Every year about this time, not just in Scotland but all over the world, Annual Burns’ Suppers take place: There’s the address to the Haggis, the Immortal Memory, the toast to the lasses and the response. There’s the set menu of haggis (vegetarian option now often available), neeps, and tatties. There’s the closing Auld Lang Syne. Barbara & I are going to one in East Kilbride tomorrow where I will give the Selkirk Grace and play a selection of Burns’s songs on my bagpipe. This Aberdeen congregation will be having a Burns’ Supper later this week. While these occasions include recitation of his poems and sometimes singing of his songs, it is the Immortal Memory is the annual reminder of his current influence and relevance. The Immortal Memory is the creative renewal of understanding that makes our appreciation of our Greatest Scot more than routine repetition of the past. It brings the issues and values of our day into our appreciation of his gifts.

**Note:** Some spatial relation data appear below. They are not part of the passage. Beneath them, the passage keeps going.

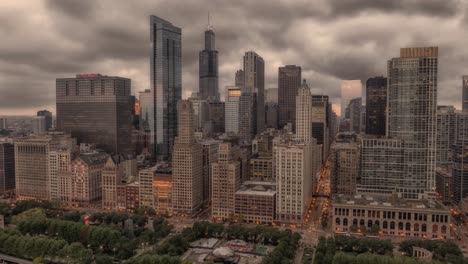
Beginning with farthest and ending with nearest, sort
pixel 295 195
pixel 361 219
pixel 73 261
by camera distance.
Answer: pixel 295 195
pixel 361 219
pixel 73 261

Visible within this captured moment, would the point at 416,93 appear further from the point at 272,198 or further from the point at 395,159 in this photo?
the point at 272,198

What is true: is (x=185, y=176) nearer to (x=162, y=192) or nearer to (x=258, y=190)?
(x=162, y=192)

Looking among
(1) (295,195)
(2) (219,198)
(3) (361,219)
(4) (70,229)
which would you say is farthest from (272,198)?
(4) (70,229)

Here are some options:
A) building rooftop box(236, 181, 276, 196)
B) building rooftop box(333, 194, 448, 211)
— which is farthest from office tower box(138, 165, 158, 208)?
building rooftop box(333, 194, 448, 211)

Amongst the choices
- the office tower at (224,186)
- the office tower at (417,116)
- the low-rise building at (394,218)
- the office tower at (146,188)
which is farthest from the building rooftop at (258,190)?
the office tower at (417,116)

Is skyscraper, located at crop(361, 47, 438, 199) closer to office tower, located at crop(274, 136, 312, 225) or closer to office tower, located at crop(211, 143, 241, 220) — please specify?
office tower, located at crop(274, 136, 312, 225)

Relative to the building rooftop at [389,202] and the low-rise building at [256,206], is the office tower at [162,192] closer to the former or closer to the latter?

I don't want to portray Burns as some kind of saint -- he had some major faults, especially his inability to keep his breeks on in the presence of women, but his fight against hypocrisy in religion stands like a shining beacon through the ages. Those of us who believe that religion can be a force of good and comfort and wholeness for both individuals and the community need to keep this message ever before us: whatever the rationality of our message, whatever the noble aims pursued in the public arena for human betterment, whatever glory and street-cred we get from mixing with folk in high places, if our members and our leaders are found to be hypocrits, not just these people but the whole endeavour will be seen as a sham and it will deservedly revolt those who most need what we are trying to provide. For me the contemporary importance of Robert Burns, aside from his impact on Scottish identity, is this fight against hypocrisy.

Unitarianism tries to be a religion where we say what we believe and if we don’t believe it we don’t say it, hence our rejection of creeds. But Unitarianism is also a religion that believes in a God, however defined, of Love. Our motivation for ethical action is patterning our lives on a God of love rather than a fear of judgment and punishment. Robert Burns’s life, tragically short even in the context of his time 200 years ago, illustrates both these aspects of our religion.